“So, where do you think we ought to start?” Dad asks, hands firmly at ten and two on the steering wheel.
My chest feels like a heavy weight is pressing down on it, making it hard to breathe. My hands are shaking. I’m so livid I can barely sit still. “Maybe at the beginning? Like how you came to be involved with the DEA, Dad? You’ve known all along, haven’t you? You’ve known all along that Alexis was alive and you haven’t said a goddamn word. That’s why you reacted so weirdly when I came to the house to tell you and Mom I’d found her. God!”
“Sloane.”
“What, Dad? Don’t take the lord’s name in vain? What the hell am I supposed to say? You’ve been lying to us. Lying to us for years.” I brace my elbows against my knees, leaning forward, trying to clear my head. Pointless though. I can’t fucking believe it. “You haven’t even denied it,” I whisper. “You haven’t even told me it’s not true.”
His remorse rolls off him in waves that practically pull at me. Like Zeth, Dad’s never been one to lie. “I’m sorry, sweetheart. I really am. But it was imperative you didn’t know where Alexis was.”
“And Mom? Was it imperative she didn’t know where her freaking daughter was? She thought she was dead, Dad!”
“I know, Sloane. I know. But you have to understand, I did what I had to do. It was the way it had to be. It wasn’t going to be forever.”

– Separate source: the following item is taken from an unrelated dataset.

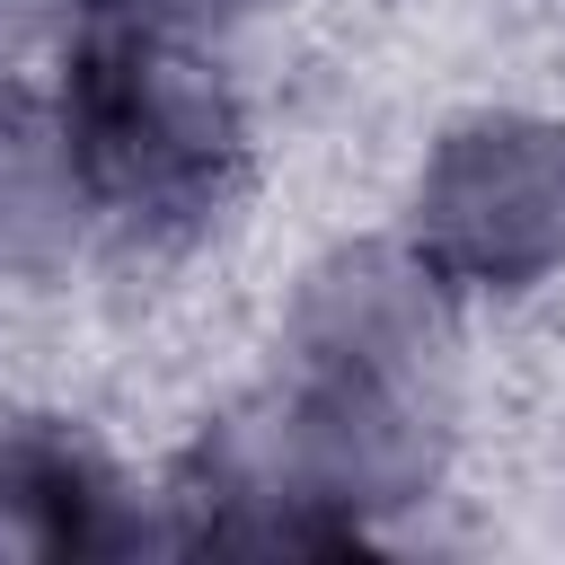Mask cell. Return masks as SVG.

I sit up straight so I can look him in the eye—the man I’ve respected my whole life. The man whose footsteps I’ve wanted to follow in since I was a little girl. The man who taught me love and justice and honesty. My stomach twists, and I realize something terrible is about to happen. “Oh, no. Dad, pull over.”
“What is it?”
“Dad just pull over the damn car!”
He swings the station wagon over to the side of the road, just in time for me to push open the door and part company with the contents of my stomach. I throw up so hard my eyes cloud over with tears. Dad places his hand in the center of my back and rubs up and down, just like he did when I was sick as a kid. The action doesn’t make me feel any better. It makes me feel even worse.
I hear a car pull up behind us and the crunch of footsteps on the gravel at the side of the road, then a deep voice saying, “We can’t stay here. She can throw up back at the field office.”
I don’t know the man that voice belongs to, but I already hate him. I swat the tears from my eyes and look up into the face of the tallest guy I’ve ever seen. His generic SUV is parked right behind us, the passenger door still yawning open. Lowell’s at the wheel, staring at me with an impassive, unaffected look. The same one she was wearing when she showed me the bodies of the many men she says Zeth killed. I flip her off, and then I spit on the ground, ridding myself of the foul taste of vomit.
“Tell your boss she can go fuck herself,” I inform the giant in front of me. I swing my legs back into the car and then slam the door so violently the whole car rocks.
“You don’t know the truth, sweetheart. I think as soon as I explain everything, you’ll understand,” Dad says softly.
If he thinks that, then he has another thing coming. “I don’t care what the truth is now, Dad. It’s too late. Both you and Alexis have totally betrayed any trust that might have existed between us. You’ve destroyed everything. I just…I just don’t wanna hear it.”
A car horn blares behind us—Lowell bitching about our lack of movement. Dad puts the station wagon into gear and pulls back out onto the road. We’re apparently headed to a field office. Somewhere I can be righteously preached at about my recent life choices. I wouldn’t have gone anywhere with my father or Agent Lowell given the choice, but it was either this or getting my ass arrested and my assets seized until I complied. I haven’t touched my bank account in weeks. It seems that whenever I’ve needed something it was simply there, provided to me by either Zeth or more often than not by Michael. But at some point I am going to want access to my money, and I am definitely going to want to go back home. But when the hell will that ever happen? The very thought of being able to step back inside the sanctuary I created for myself without towing a whole heap of trouble right after me is laughable.
Besides, my father promised me he’d drop me off wherever I wanted after I’d heard him out, so this seemed like the best option at the time. We drive for another forty minutes passing turnoffs to Mountlake Terrace, Lynnwood and the Paine Field Airport until we arrive in Everett. I haven’t been here since I was a kid—a birthday party for either Alexis or myself, I can’t recall now. The place reminds me of screaming children and the smell of hamburgers.